PROMPT: Translate this sentence from the forum thread on return type overloading into French: "Return type overloading is not practical, or at least not without solving a few problems first."
══ ARTICLE ══
• Bruce Adams <tortoise_74 yeah.who.co.uk> Nov 18 2007
• 0ffh <frank frankhirsch.youknow.what.todo.net> Nov 18 2007
• 0ffh <frank frankhirsch.youknow.what.todo.net> Nov 18 2007
• Bruce Adams <tortoise_74 yeah.who.co.uk> Nov 18 2007
• 0ffh <frank frankhirsch.youknow.what.todo.net> Nov 18 2007
• 0ffh <frank frankhirsch.youknow.what.todo.net> Nov 18 2007

Bruce Adams <tortoise_74 yeah.who.co.uk> writes:

0ffh Wrote:

 Bruce Adams wrote:
 
 Here's another (non-D?) thought. How about overloading on the return
 type? In a strongly typed language its only convention that makes the
 return type somehow special. I believe the original reason for return
 values being special may have been that they are the only things left on
 the stack when returning from a function call. This was only true early
 on when all arguments were passed by value. We don't seem to have moved
 beyond that, we only tease around the edges with covariant returns and
 returning multiple values but semantically there's no difference
 between: [...] So why do we still insist on it in modern languages?
 
 Regards,
 
 Bruce.


 Return type overloading is not practical, or at least not without solving a
 few problems first. What return type would you expect from the function?
 Okay, in an assignment it's clear.
 What about function calls in expressions?
 What if you have overloaded foo to return int or float, and bar to return
 int or float. Then go and call bar(foo())... oooopsie! =)
 And it's not always as easy as just int or float; think arbitrary types!
 Okay, there are solutions to all this, but the only reasonable ones I
 know need extra hints for the compiler (some kind of syntax extension,
 or building a new semantic upon an available syntax).
 
 Regards, Frank
 


I suspect what is required is type inference a la ML.
So in the case of 
(in the following feel free to replace X with divde, Y with print and R with
random if that makes it easier to read).
═══
══ EXTRACTED MATERIAL ══
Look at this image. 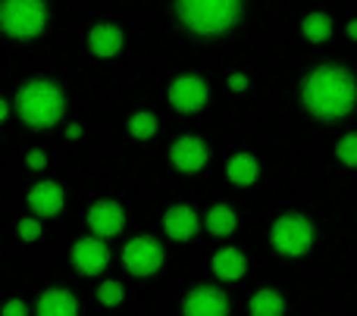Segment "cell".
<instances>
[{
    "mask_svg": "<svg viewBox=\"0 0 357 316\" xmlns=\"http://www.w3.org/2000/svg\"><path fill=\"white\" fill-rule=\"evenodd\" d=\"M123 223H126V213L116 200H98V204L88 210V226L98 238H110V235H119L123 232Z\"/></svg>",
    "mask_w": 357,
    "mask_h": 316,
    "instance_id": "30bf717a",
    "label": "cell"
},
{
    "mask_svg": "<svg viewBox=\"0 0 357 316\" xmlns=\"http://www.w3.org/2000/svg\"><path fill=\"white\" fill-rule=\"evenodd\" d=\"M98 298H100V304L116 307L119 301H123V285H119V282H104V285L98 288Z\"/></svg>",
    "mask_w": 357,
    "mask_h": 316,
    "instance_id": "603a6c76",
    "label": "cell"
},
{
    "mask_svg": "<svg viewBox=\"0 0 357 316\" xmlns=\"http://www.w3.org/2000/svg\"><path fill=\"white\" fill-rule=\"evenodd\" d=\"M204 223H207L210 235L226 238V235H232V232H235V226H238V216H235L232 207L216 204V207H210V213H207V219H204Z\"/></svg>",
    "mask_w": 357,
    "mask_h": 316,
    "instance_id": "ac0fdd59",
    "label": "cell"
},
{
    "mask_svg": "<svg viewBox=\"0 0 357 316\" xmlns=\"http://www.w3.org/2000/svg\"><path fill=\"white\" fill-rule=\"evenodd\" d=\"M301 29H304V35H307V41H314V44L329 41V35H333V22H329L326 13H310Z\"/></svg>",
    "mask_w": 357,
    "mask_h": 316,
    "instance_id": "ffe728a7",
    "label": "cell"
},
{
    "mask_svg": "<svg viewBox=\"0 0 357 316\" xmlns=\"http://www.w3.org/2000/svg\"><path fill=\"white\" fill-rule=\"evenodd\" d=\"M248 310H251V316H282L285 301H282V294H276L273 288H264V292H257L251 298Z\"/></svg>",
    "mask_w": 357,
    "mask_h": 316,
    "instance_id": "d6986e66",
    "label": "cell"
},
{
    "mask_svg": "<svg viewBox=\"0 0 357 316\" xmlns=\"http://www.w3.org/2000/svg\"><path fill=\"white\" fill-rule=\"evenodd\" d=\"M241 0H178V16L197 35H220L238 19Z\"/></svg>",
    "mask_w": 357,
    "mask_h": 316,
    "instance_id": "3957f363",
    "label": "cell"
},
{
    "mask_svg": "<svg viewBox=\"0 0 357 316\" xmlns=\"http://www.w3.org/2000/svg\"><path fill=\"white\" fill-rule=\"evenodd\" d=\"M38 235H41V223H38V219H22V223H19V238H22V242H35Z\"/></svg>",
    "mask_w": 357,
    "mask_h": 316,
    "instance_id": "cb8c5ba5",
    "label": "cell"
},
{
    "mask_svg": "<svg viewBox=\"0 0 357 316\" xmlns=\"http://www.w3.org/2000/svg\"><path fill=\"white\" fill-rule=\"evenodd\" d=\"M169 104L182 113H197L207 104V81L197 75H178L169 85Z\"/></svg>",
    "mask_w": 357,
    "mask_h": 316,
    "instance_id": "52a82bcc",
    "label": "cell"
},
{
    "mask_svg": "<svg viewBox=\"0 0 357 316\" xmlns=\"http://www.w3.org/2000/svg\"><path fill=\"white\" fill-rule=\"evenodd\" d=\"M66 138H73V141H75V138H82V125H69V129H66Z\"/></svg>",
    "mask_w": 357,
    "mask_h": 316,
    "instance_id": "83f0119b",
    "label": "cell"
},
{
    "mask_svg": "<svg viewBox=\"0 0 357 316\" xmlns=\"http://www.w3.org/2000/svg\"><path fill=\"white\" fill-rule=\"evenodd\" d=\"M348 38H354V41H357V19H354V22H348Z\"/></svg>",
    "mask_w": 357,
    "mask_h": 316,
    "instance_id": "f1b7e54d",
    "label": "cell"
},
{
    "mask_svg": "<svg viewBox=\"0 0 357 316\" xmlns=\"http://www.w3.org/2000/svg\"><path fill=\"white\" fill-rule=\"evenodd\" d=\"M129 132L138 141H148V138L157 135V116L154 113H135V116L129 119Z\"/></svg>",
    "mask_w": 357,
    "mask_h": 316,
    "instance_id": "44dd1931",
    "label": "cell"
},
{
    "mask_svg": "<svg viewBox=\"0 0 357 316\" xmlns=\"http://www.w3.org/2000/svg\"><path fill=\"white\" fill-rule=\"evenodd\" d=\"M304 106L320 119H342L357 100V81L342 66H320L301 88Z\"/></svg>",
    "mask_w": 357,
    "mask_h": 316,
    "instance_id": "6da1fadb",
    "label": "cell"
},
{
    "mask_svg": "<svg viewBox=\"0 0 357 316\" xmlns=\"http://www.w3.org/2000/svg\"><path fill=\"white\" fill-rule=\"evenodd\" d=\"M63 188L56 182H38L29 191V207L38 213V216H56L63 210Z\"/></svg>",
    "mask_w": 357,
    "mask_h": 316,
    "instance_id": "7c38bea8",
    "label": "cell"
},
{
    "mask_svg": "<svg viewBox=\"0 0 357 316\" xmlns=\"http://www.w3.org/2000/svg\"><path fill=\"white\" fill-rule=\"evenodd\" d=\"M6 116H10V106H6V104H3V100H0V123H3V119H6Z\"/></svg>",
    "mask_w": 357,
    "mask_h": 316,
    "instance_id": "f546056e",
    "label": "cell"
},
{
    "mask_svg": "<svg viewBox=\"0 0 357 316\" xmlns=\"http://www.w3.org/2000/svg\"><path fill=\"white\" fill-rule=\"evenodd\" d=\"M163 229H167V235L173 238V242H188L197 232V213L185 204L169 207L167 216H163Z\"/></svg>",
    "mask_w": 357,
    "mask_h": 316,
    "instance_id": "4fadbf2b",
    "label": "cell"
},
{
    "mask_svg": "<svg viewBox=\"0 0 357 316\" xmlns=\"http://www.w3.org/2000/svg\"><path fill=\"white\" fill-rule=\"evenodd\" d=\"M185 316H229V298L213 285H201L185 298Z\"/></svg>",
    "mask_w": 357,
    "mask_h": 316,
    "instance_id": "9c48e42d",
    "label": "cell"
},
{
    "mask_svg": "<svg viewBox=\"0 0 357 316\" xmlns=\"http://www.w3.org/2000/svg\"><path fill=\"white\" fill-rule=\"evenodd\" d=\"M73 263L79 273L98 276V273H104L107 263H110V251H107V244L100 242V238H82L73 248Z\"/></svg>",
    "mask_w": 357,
═══
WORKED SOLUTION: La surcharge sur le type de retour n'est pas pratique, ou du moins pas sans résoudre d'abord quelques problèmes.